Ketenangan dalam menyambut ramadan, indahnya berbuka dengan makanan yang kita suka, berburu ta’jil hingga tradisi membeli baju lebaran yang biasa dilakukan orang Indonesia tampaknya masih belum bisa dirasakan saudara-saudara kita di belahan bumi yang lain. Saudara-saudara kita yang ada di Gaza, Palestina misalnya, mereka berbuka dalam keadaan was-was karena gempuran peluru, bedilan rudal yang menghujam dari militer zionis Israel laknatullah. Ikatan nasionalisme sejak keruntuhan khilafah pada 1924 menjadikan umat Islam hari ini tidak merasa senasib dan satu tubuh dengan saudara muslim yang lainnya, bahkan menganggap hal ini bukanlah urusannya. Bahkan pemerintah kaum muslim hari ini justru terikat perjanjian dengan penjajah barat dan antek-anteknya. Inilah duka ramadan tanpa khilafah. Seandainya ada khilafah, kita tidak akan membiarkan hal ini terjadi. Seandainya ada khilafah, umat Islam akan mengisi ramadannya dengan kemulian jihad fii sabilillah demi membebaskan saudara-saudaranya di belahan bumi manapun yang tengah tertindas lagi terdzolimi.

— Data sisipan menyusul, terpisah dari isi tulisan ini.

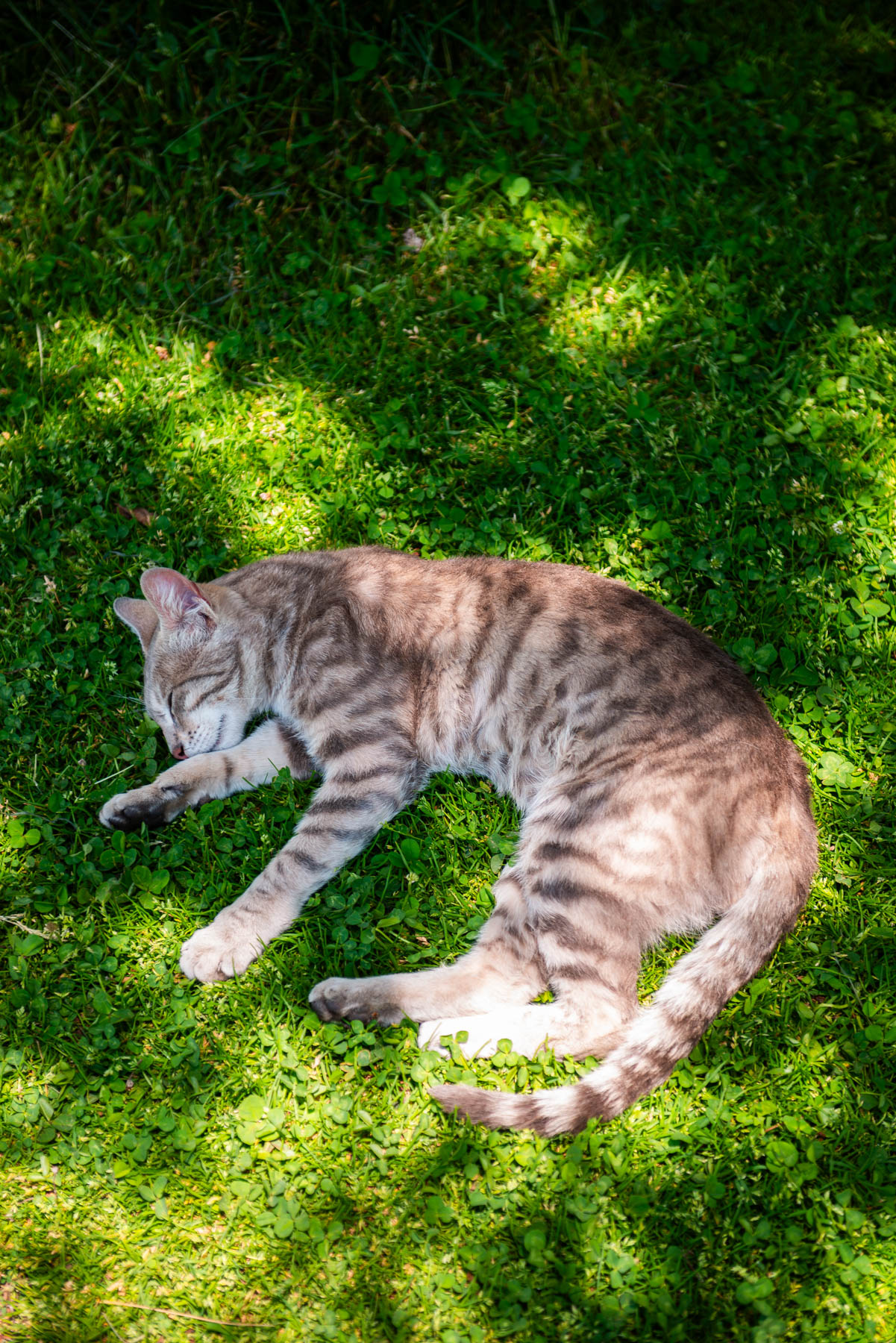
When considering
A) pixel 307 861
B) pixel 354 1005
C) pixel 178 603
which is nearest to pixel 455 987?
pixel 354 1005

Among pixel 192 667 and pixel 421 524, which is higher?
pixel 421 524

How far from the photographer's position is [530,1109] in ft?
9.64

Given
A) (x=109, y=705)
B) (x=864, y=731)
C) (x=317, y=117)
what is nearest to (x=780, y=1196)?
(x=864, y=731)

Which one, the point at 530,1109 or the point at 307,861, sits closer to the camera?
the point at 530,1109

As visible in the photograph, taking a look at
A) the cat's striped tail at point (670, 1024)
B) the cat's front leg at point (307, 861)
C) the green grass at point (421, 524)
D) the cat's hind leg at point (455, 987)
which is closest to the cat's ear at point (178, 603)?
the green grass at point (421, 524)

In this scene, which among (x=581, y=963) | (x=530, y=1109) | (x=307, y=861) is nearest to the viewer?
(x=530, y=1109)

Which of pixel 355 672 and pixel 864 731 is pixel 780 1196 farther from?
pixel 355 672

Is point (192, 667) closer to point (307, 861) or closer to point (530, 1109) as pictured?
point (307, 861)

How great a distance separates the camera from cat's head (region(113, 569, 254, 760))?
384 centimetres

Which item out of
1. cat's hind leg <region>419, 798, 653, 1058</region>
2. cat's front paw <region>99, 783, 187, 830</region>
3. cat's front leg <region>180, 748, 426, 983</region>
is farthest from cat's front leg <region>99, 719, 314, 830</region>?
cat's hind leg <region>419, 798, 653, 1058</region>

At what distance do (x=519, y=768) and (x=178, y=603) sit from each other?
1.40m

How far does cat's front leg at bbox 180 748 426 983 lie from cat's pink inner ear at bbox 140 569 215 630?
77 centimetres

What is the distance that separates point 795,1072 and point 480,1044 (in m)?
0.97

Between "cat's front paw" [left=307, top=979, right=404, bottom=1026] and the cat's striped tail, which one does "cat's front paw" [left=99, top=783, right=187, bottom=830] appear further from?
the cat's striped tail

Belum lagi adanya kondisi yang belum kunjung berubah, padahal ibadah puasa ini dilaksanakan setiap tahunnya. Polemik penentuan awal dan akhir ramadan  juga 1 syawal tetaplah menjadi polemik yang  tak berkesudahan. Dimana keadaan ini terus-menerus memecah belah persatuan umat. Ibadah yang termasuk ranah pribadi saja begitu sulit untuk mengurusnya.  Padahal sejatinya umat harus menyadari bahwa kita menjalankan ibadah puasa yang sama, ramadan yang sama dan idul fitri yang sama. Inilah keadaan umat terbaik yang hidup tanpa naungan khilafah. Sekiranya ada khalifah maka keadaan umat ini akan jauh lebih baik. Khalifah akan mempersiapkan usaha terbaiknya untuk pengamatan anak bulan (rukyatul hilal) menjelang ramadan tiba. Ahli falak, ahli astronomi, dan para ulama akan dikerahkan dari segala penjuru dunia baik di dalam dan luar daulah. Teknologi yang adapun digunakan agar seluruh umat muslim dapat melihat detik-detik terlihatnya hilal, salah satunya bisa dengan melakukan siaran langsung di semua kanal media sosial. Sekiranya hilal terlihat, entah itu dibagian bumi manapun, maka khalifah akan segera mengumumkan penetapan awal ramadan. Jikalaupun tidak terlihat maka bulan sya’ban akan digenapkan menjadi 30 hari. Umat Islam akan menyambut ramadan yang sama dengan persatuan dan suka cita sebenarnya. Jikalau ada perbedaan dalam penentuannya, maka hal ini akan lebih mudah untuk diatasi. Karena penyelesaian berdasarkan aqidah Islam untuk taat kepada khalifah. 

Ramadan 1442 Hijriyah tentulah masih menyisakan sebuah harapan besar akan kemenangan umat Islam segera datang, fajar kemenangan yang akan menghilangkan segala duka nestapa yang dirasakan umat Islam di seluruh penjuru dunia. Inilah  bulan dimana seharusnya umat sadar bahwa ia adalah umat yang satu dan sudah harusnya bersatu. Bulan perjuangan untuk menegakkan keadilan dan menyingkirkan segala bentuk kedzoliman. Amatlah keliru jika umat hanya memfokuskan pada ibadah ritual semata sedangkan di sisi lain menutup mata dan telinga rapat-rapat atas kedzoliman yang merajalela. Sudah saatnya kita berjuang bersama-sama untuk melanjutkan kehidupan Islam dalam institusi khilafah, agar nikmatnya ramadan dapat diteguk oleh umat Islam di seluruh penjuru dunia.